Fultz has played in 33 regular-season games over his two NBA seasons. His shoulder problems — first called a scapular muscle imbalance, a fancy way of saying the joints in the shoulder weren’t working together properly — took him out of the lineup for the first time after just four games of his rookie season with Philadelphia. He missed 68 games that season before returning for the final few weeks.
Last season was equally problematic.
Fultz started Philadelphia’s first 15 games before things went bad again. He double-clutched a free throw in a game at Miami and was widely mocked on social media afterward. Before long, he was diagnosed with a new problem — neurogenic thoracic outlet syndrome, a condition where blood vessels or nerves around the collarbone and first rib are compressed.
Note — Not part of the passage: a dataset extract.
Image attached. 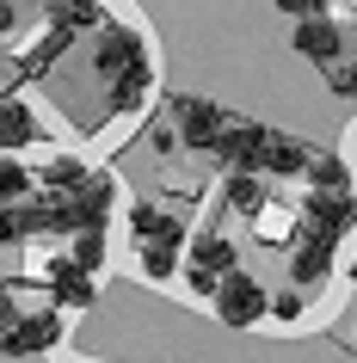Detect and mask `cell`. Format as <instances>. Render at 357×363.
<instances>
[{"label": "cell", "mask_w": 357, "mask_h": 363, "mask_svg": "<svg viewBox=\"0 0 357 363\" xmlns=\"http://www.w3.org/2000/svg\"><path fill=\"white\" fill-rule=\"evenodd\" d=\"M209 308H216V320L228 326V333H246V326H259L265 314H271V289L253 277V271H228L222 284H216V296H209Z\"/></svg>", "instance_id": "obj_1"}, {"label": "cell", "mask_w": 357, "mask_h": 363, "mask_svg": "<svg viewBox=\"0 0 357 363\" xmlns=\"http://www.w3.org/2000/svg\"><path fill=\"white\" fill-rule=\"evenodd\" d=\"M241 265V252H234V240H228V234H197V240H191V252H185V284H191V296H216V284H222L228 271Z\"/></svg>", "instance_id": "obj_2"}, {"label": "cell", "mask_w": 357, "mask_h": 363, "mask_svg": "<svg viewBox=\"0 0 357 363\" xmlns=\"http://www.w3.org/2000/svg\"><path fill=\"white\" fill-rule=\"evenodd\" d=\"M222 123H228V111H222V105H209L204 93H179V99H172V130H179V142H185V148L216 154Z\"/></svg>", "instance_id": "obj_3"}, {"label": "cell", "mask_w": 357, "mask_h": 363, "mask_svg": "<svg viewBox=\"0 0 357 363\" xmlns=\"http://www.w3.org/2000/svg\"><path fill=\"white\" fill-rule=\"evenodd\" d=\"M56 345H62V314L56 308H38V314H19L0 333V357H43Z\"/></svg>", "instance_id": "obj_4"}, {"label": "cell", "mask_w": 357, "mask_h": 363, "mask_svg": "<svg viewBox=\"0 0 357 363\" xmlns=\"http://www.w3.org/2000/svg\"><path fill=\"white\" fill-rule=\"evenodd\" d=\"M290 50H296L302 62H314V68H333V62H345V31H339V19L314 13V19H296Z\"/></svg>", "instance_id": "obj_5"}, {"label": "cell", "mask_w": 357, "mask_h": 363, "mask_svg": "<svg viewBox=\"0 0 357 363\" xmlns=\"http://www.w3.org/2000/svg\"><path fill=\"white\" fill-rule=\"evenodd\" d=\"M142 62H148V43L136 38L130 25H99V50H93V68L105 80H117V74H130V68H142Z\"/></svg>", "instance_id": "obj_6"}, {"label": "cell", "mask_w": 357, "mask_h": 363, "mask_svg": "<svg viewBox=\"0 0 357 363\" xmlns=\"http://www.w3.org/2000/svg\"><path fill=\"white\" fill-rule=\"evenodd\" d=\"M259 148H265V123H246V117H228L216 135V160L228 172H259Z\"/></svg>", "instance_id": "obj_7"}, {"label": "cell", "mask_w": 357, "mask_h": 363, "mask_svg": "<svg viewBox=\"0 0 357 363\" xmlns=\"http://www.w3.org/2000/svg\"><path fill=\"white\" fill-rule=\"evenodd\" d=\"M43 284H50L56 308H93V302H99V284H93V271H80L75 259H68V252L43 265Z\"/></svg>", "instance_id": "obj_8"}, {"label": "cell", "mask_w": 357, "mask_h": 363, "mask_svg": "<svg viewBox=\"0 0 357 363\" xmlns=\"http://www.w3.org/2000/svg\"><path fill=\"white\" fill-rule=\"evenodd\" d=\"M130 234H136V247H185V228H179V216L154 210L148 197H130Z\"/></svg>", "instance_id": "obj_9"}, {"label": "cell", "mask_w": 357, "mask_h": 363, "mask_svg": "<svg viewBox=\"0 0 357 363\" xmlns=\"http://www.w3.org/2000/svg\"><path fill=\"white\" fill-rule=\"evenodd\" d=\"M308 142L302 135H283V130H265V148H259V172H271V179H302L308 172Z\"/></svg>", "instance_id": "obj_10"}, {"label": "cell", "mask_w": 357, "mask_h": 363, "mask_svg": "<svg viewBox=\"0 0 357 363\" xmlns=\"http://www.w3.org/2000/svg\"><path fill=\"white\" fill-rule=\"evenodd\" d=\"M308 222L320 234V240H339V234H351L357 228V197H308Z\"/></svg>", "instance_id": "obj_11"}, {"label": "cell", "mask_w": 357, "mask_h": 363, "mask_svg": "<svg viewBox=\"0 0 357 363\" xmlns=\"http://www.w3.org/2000/svg\"><path fill=\"white\" fill-rule=\"evenodd\" d=\"M43 135V123L31 117V105H19L13 93H0V148L13 154V148H31Z\"/></svg>", "instance_id": "obj_12"}, {"label": "cell", "mask_w": 357, "mask_h": 363, "mask_svg": "<svg viewBox=\"0 0 357 363\" xmlns=\"http://www.w3.org/2000/svg\"><path fill=\"white\" fill-rule=\"evenodd\" d=\"M308 191L314 197H351V167H345V154H308Z\"/></svg>", "instance_id": "obj_13"}, {"label": "cell", "mask_w": 357, "mask_h": 363, "mask_svg": "<svg viewBox=\"0 0 357 363\" xmlns=\"http://www.w3.org/2000/svg\"><path fill=\"white\" fill-rule=\"evenodd\" d=\"M326 271H333V240H320V234H308V240L296 247V259H290V277H296V284L308 289V284H320Z\"/></svg>", "instance_id": "obj_14"}, {"label": "cell", "mask_w": 357, "mask_h": 363, "mask_svg": "<svg viewBox=\"0 0 357 363\" xmlns=\"http://www.w3.org/2000/svg\"><path fill=\"white\" fill-rule=\"evenodd\" d=\"M222 197H228V210H241V216H259L265 203H271V191H265V172H228Z\"/></svg>", "instance_id": "obj_15"}, {"label": "cell", "mask_w": 357, "mask_h": 363, "mask_svg": "<svg viewBox=\"0 0 357 363\" xmlns=\"http://www.w3.org/2000/svg\"><path fill=\"white\" fill-rule=\"evenodd\" d=\"M50 25L68 31V38H80V31H99L105 25V6L99 0H62V6H50Z\"/></svg>", "instance_id": "obj_16"}, {"label": "cell", "mask_w": 357, "mask_h": 363, "mask_svg": "<svg viewBox=\"0 0 357 363\" xmlns=\"http://www.w3.org/2000/svg\"><path fill=\"white\" fill-rule=\"evenodd\" d=\"M68 259H75L80 271H99V265H105V228H99V222L75 228V240H68Z\"/></svg>", "instance_id": "obj_17"}, {"label": "cell", "mask_w": 357, "mask_h": 363, "mask_svg": "<svg viewBox=\"0 0 357 363\" xmlns=\"http://www.w3.org/2000/svg\"><path fill=\"white\" fill-rule=\"evenodd\" d=\"M25 197H38L31 167H19V160H0V203H25Z\"/></svg>", "instance_id": "obj_18"}, {"label": "cell", "mask_w": 357, "mask_h": 363, "mask_svg": "<svg viewBox=\"0 0 357 363\" xmlns=\"http://www.w3.org/2000/svg\"><path fill=\"white\" fill-rule=\"evenodd\" d=\"M142 252V277H154V284H167V277H179V247H136Z\"/></svg>", "instance_id": "obj_19"}, {"label": "cell", "mask_w": 357, "mask_h": 363, "mask_svg": "<svg viewBox=\"0 0 357 363\" xmlns=\"http://www.w3.org/2000/svg\"><path fill=\"white\" fill-rule=\"evenodd\" d=\"M320 74H326V86H333L339 99H357V56L333 62V68H320Z\"/></svg>", "instance_id": "obj_20"}, {"label": "cell", "mask_w": 357, "mask_h": 363, "mask_svg": "<svg viewBox=\"0 0 357 363\" xmlns=\"http://www.w3.org/2000/svg\"><path fill=\"white\" fill-rule=\"evenodd\" d=\"M271 320H283V326H296V320H302V289H283V296H271Z\"/></svg>", "instance_id": "obj_21"}, {"label": "cell", "mask_w": 357, "mask_h": 363, "mask_svg": "<svg viewBox=\"0 0 357 363\" xmlns=\"http://www.w3.org/2000/svg\"><path fill=\"white\" fill-rule=\"evenodd\" d=\"M148 148L160 154V160H167V154L179 148V130H172V123H154V130H148Z\"/></svg>", "instance_id": "obj_22"}, {"label": "cell", "mask_w": 357, "mask_h": 363, "mask_svg": "<svg viewBox=\"0 0 357 363\" xmlns=\"http://www.w3.org/2000/svg\"><path fill=\"white\" fill-rule=\"evenodd\" d=\"M278 13H290V19H314V13H326V0H278Z\"/></svg>", "instance_id": "obj_23"}, {"label": "cell", "mask_w": 357, "mask_h": 363, "mask_svg": "<svg viewBox=\"0 0 357 363\" xmlns=\"http://www.w3.org/2000/svg\"><path fill=\"white\" fill-rule=\"evenodd\" d=\"M13 31H19V6H13V0H0V38H13Z\"/></svg>", "instance_id": "obj_24"}, {"label": "cell", "mask_w": 357, "mask_h": 363, "mask_svg": "<svg viewBox=\"0 0 357 363\" xmlns=\"http://www.w3.org/2000/svg\"><path fill=\"white\" fill-rule=\"evenodd\" d=\"M13 320H19V308H13V289L0 284V333H6V326H13Z\"/></svg>", "instance_id": "obj_25"}, {"label": "cell", "mask_w": 357, "mask_h": 363, "mask_svg": "<svg viewBox=\"0 0 357 363\" xmlns=\"http://www.w3.org/2000/svg\"><path fill=\"white\" fill-rule=\"evenodd\" d=\"M351 284H357V259H351Z\"/></svg>", "instance_id": "obj_26"}, {"label": "cell", "mask_w": 357, "mask_h": 363, "mask_svg": "<svg viewBox=\"0 0 357 363\" xmlns=\"http://www.w3.org/2000/svg\"><path fill=\"white\" fill-rule=\"evenodd\" d=\"M43 6H62V0H43Z\"/></svg>", "instance_id": "obj_27"}]
</instances>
“A lot of people, they would never go play with what I had and knowing they couldn’t shoot the ball,” Fultz said.
By the time doctors figured out what was really ailing Fultz, he had played his last game for the 76ers. The Magic traded Jonathan Simmons and a package of draft picks to Philadelphia to acquire Fultz in February. He never played for the Magic last season, though the move last week to pick up his $12.3 million option for 2020-21 is a clear sign that Orlando believes in Fultz.
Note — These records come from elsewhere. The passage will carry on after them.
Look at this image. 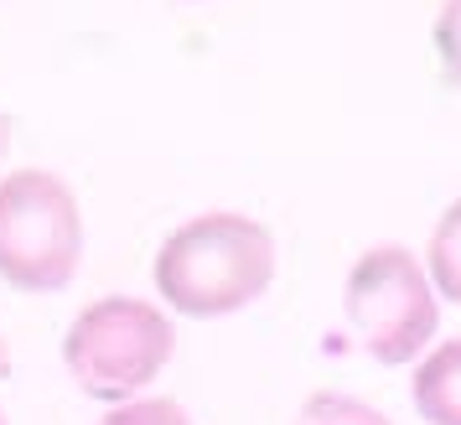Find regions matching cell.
Wrapping results in <instances>:
<instances>
[{
	"instance_id": "52a82bcc",
	"label": "cell",
	"mask_w": 461,
	"mask_h": 425,
	"mask_svg": "<svg viewBox=\"0 0 461 425\" xmlns=\"http://www.w3.org/2000/svg\"><path fill=\"white\" fill-rule=\"evenodd\" d=\"M295 425H394L384 410H374L357 394H337V389H316L306 404L295 410Z\"/></svg>"
},
{
	"instance_id": "277c9868",
	"label": "cell",
	"mask_w": 461,
	"mask_h": 425,
	"mask_svg": "<svg viewBox=\"0 0 461 425\" xmlns=\"http://www.w3.org/2000/svg\"><path fill=\"white\" fill-rule=\"evenodd\" d=\"M348 321L368 348V358L384 368L415 363L440 327V301L415 249L404 244H374L353 259L348 291H342Z\"/></svg>"
},
{
	"instance_id": "6da1fadb",
	"label": "cell",
	"mask_w": 461,
	"mask_h": 425,
	"mask_svg": "<svg viewBox=\"0 0 461 425\" xmlns=\"http://www.w3.org/2000/svg\"><path fill=\"white\" fill-rule=\"evenodd\" d=\"M150 280L176 317H233L270 291L275 234L249 212H197L161 239Z\"/></svg>"
},
{
	"instance_id": "8fae6325",
	"label": "cell",
	"mask_w": 461,
	"mask_h": 425,
	"mask_svg": "<svg viewBox=\"0 0 461 425\" xmlns=\"http://www.w3.org/2000/svg\"><path fill=\"white\" fill-rule=\"evenodd\" d=\"M0 379H11V342H5V332H0Z\"/></svg>"
},
{
	"instance_id": "3957f363",
	"label": "cell",
	"mask_w": 461,
	"mask_h": 425,
	"mask_svg": "<svg viewBox=\"0 0 461 425\" xmlns=\"http://www.w3.org/2000/svg\"><path fill=\"white\" fill-rule=\"evenodd\" d=\"M84 265V208L58 171L0 176V280L22 296H52Z\"/></svg>"
},
{
	"instance_id": "30bf717a",
	"label": "cell",
	"mask_w": 461,
	"mask_h": 425,
	"mask_svg": "<svg viewBox=\"0 0 461 425\" xmlns=\"http://www.w3.org/2000/svg\"><path fill=\"white\" fill-rule=\"evenodd\" d=\"M11 135H16V120L0 114V161H5V150H11Z\"/></svg>"
},
{
	"instance_id": "7c38bea8",
	"label": "cell",
	"mask_w": 461,
	"mask_h": 425,
	"mask_svg": "<svg viewBox=\"0 0 461 425\" xmlns=\"http://www.w3.org/2000/svg\"><path fill=\"white\" fill-rule=\"evenodd\" d=\"M0 425H5V410H0Z\"/></svg>"
},
{
	"instance_id": "ba28073f",
	"label": "cell",
	"mask_w": 461,
	"mask_h": 425,
	"mask_svg": "<svg viewBox=\"0 0 461 425\" xmlns=\"http://www.w3.org/2000/svg\"><path fill=\"white\" fill-rule=\"evenodd\" d=\"M430 47H436L440 78L451 88H461V0H446L436 11V26H430Z\"/></svg>"
},
{
	"instance_id": "9c48e42d",
	"label": "cell",
	"mask_w": 461,
	"mask_h": 425,
	"mask_svg": "<svg viewBox=\"0 0 461 425\" xmlns=\"http://www.w3.org/2000/svg\"><path fill=\"white\" fill-rule=\"evenodd\" d=\"M94 425H192V415L176 400H125V404H109L104 420Z\"/></svg>"
},
{
	"instance_id": "8992f818",
	"label": "cell",
	"mask_w": 461,
	"mask_h": 425,
	"mask_svg": "<svg viewBox=\"0 0 461 425\" xmlns=\"http://www.w3.org/2000/svg\"><path fill=\"white\" fill-rule=\"evenodd\" d=\"M425 276H430V291L436 301H451L461 306V197L446 203V212L436 218L430 229V244H425Z\"/></svg>"
},
{
	"instance_id": "5b68a950",
	"label": "cell",
	"mask_w": 461,
	"mask_h": 425,
	"mask_svg": "<svg viewBox=\"0 0 461 425\" xmlns=\"http://www.w3.org/2000/svg\"><path fill=\"white\" fill-rule=\"evenodd\" d=\"M410 400L425 425H461V338H446L415 358Z\"/></svg>"
},
{
	"instance_id": "7a4b0ae2",
	"label": "cell",
	"mask_w": 461,
	"mask_h": 425,
	"mask_svg": "<svg viewBox=\"0 0 461 425\" xmlns=\"http://www.w3.org/2000/svg\"><path fill=\"white\" fill-rule=\"evenodd\" d=\"M176 353V327L156 301L99 296L63 332V363L88 400L125 404L140 400L167 374Z\"/></svg>"
}]
</instances>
“It was a no-brainer,” Weltman said.
Fultz said he’s not motivated by silencing doubters. But if that was the case, it wouldn’t surprise Mike Jones. He’s the coach at DeMatha Catholic High in Hyattsville, Maryland, a perennial national powerhouse — the school where Fultz played.
Jones also was the coach who didn’t pick Fultz for varsity when he was a sophomore.
“His whole career has been proving people wrong,” Jones said. “When he didn’t make the varsity here, I truly believe that he spent the next two years here making sure I knew that was a mistake. And now, I think he wants people to keep doubting him — because he’s going to show them.”
Lorenzo Romar, Fultz’s college coach at Washington, feels the same way.
Fultz spent some time with Romar, now the coach at Pepperdine, last season. They didn’t talk much about his injury — “the elephant in the room” is how Romar described the situation. But Romar coached Magic guard Terrence Ross in college, has followed Magic forward Aaron Gordon‘s career closely and knows the strides that Orlando took last season while getting to the playoffs for the first time since 2012.
Adding Fultz to that mix, Romar said, is only going to make Orlando better.
“I know the pieces they have on that team,” Romar said. “When Markelle comes back and gets his rhythm back, he’s as good a talented point guard as you will find. He’s an athletic wizard. You put him out there with the rest of that group when he gets his rhythm, they could be special.”
Fultz doesn’t disagree.
He said he dreams of the day he can play 5-on-5 in a real game again. He raves about Magic coach Steve Clifford, raves about what the team’s medical staff has done for him — taking tons of time last season to acquaint themselves with his injury, sending people to Los Angeles to work with him this offseason, then putting together the proper balance of on-court work, rest and rehab in Orlando.
His game is coming back. His confidence is still there.
“I was the No. 1 pick for a reason,” Fultz said. “I knew that I work hard and what I can do on the basketball court. That’s all that matters.”